==== Données à traiter

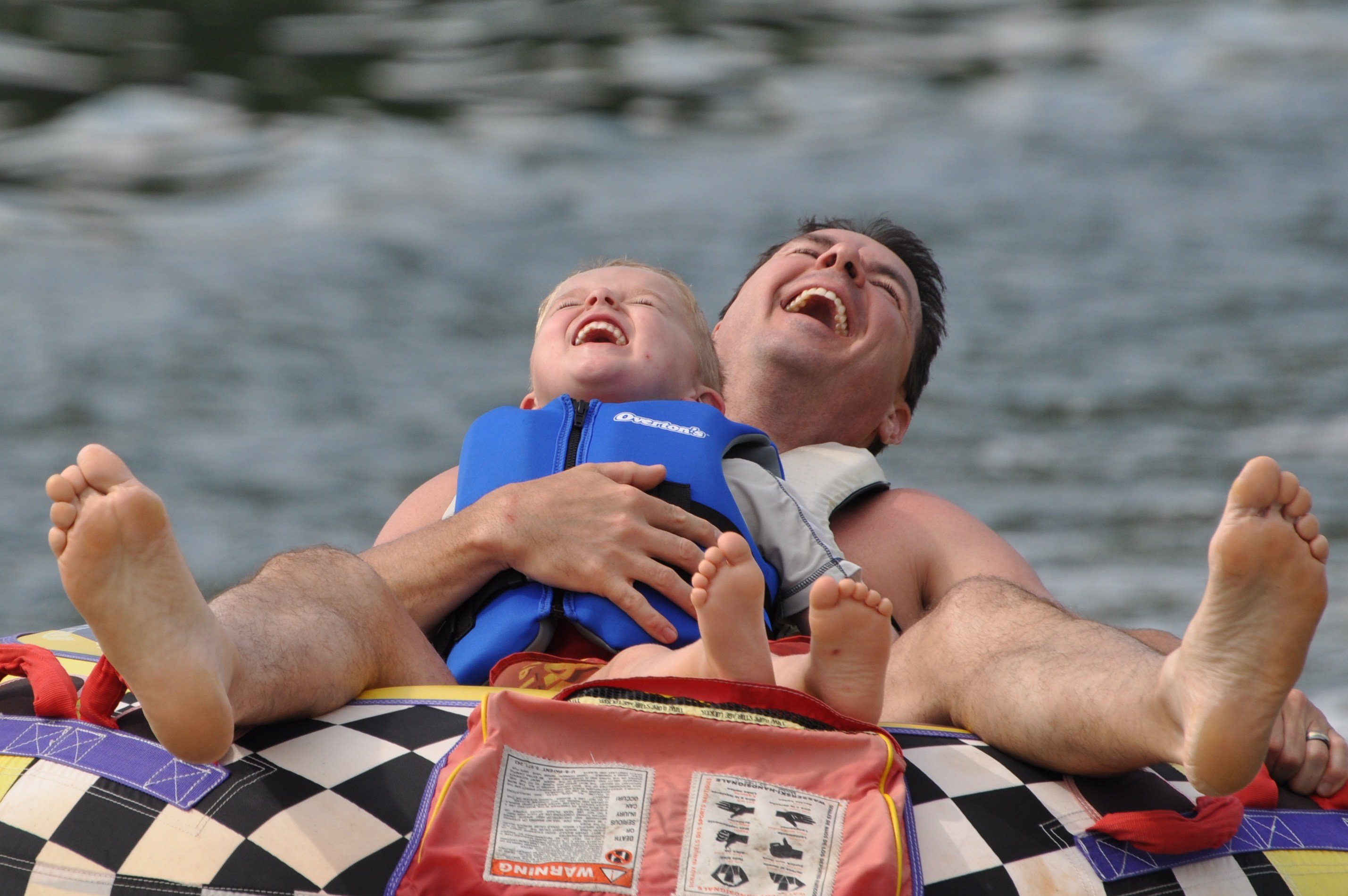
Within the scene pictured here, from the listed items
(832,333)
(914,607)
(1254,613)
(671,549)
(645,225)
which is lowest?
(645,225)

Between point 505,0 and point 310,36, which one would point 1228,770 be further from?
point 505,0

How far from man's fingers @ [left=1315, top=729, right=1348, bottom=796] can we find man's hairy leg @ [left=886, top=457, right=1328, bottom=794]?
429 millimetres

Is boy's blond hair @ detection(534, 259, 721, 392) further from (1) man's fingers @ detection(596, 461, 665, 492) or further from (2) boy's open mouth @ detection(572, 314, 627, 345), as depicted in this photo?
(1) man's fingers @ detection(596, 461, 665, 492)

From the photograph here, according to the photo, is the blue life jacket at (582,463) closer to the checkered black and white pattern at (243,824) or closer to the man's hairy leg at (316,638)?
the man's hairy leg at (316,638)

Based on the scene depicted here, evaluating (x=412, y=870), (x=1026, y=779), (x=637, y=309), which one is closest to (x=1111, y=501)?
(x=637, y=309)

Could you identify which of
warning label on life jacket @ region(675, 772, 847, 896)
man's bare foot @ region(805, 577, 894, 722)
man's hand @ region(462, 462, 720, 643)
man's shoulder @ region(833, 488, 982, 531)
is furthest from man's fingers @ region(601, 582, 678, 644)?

========

▶ **Consignes à suivre**: Recopiez à l'identique l'intégralité de la liste ci-dessus, sans y inclure les images.

▶ **Tâche terminée**:
Within the scene pictured here, from the listed items
(832,333)
(914,607)
(1254,613)
(671,549)
(645,225)
which is lowest?
(645,225)

Between point 505,0 and point 310,36, which one would point 1228,770 be further from?
point 505,0

How far from man's fingers @ [left=1315, top=729, right=1348, bottom=796] can we find man's hairy leg @ [left=886, top=457, right=1328, bottom=794]?
429 millimetres

Is boy's blond hair @ detection(534, 259, 721, 392) further from (1) man's fingers @ detection(596, 461, 665, 492) or further from (2) boy's open mouth @ detection(572, 314, 627, 345), as depicted in this photo?
(1) man's fingers @ detection(596, 461, 665, 492)

From the photograph here, according to the photo, is the blue life jacket at (582,463) closer to the checkered black and white pattern at (243,824) or closer to the man's hairy leg at (316,638)?
the man's hairy leg at (316,638)

Based on the scene depicted here, evaluating (x=412, y=870), (x=1026, y=779), (x=637, y=309), which one is closest to (x=1111, y=501)?
(x=637, y=309)

Could you identify which of
warning label on life jacket @ region(675, 772, 847, 896)
man's bare foot @ region(805, 577, 894, 722)
man's hand @ region(462, 462, 720, 643)
man's shoulder @ region(833, 488, 982, 531)
is furthest from man's fingers @ region(601, 582, 678, 644)?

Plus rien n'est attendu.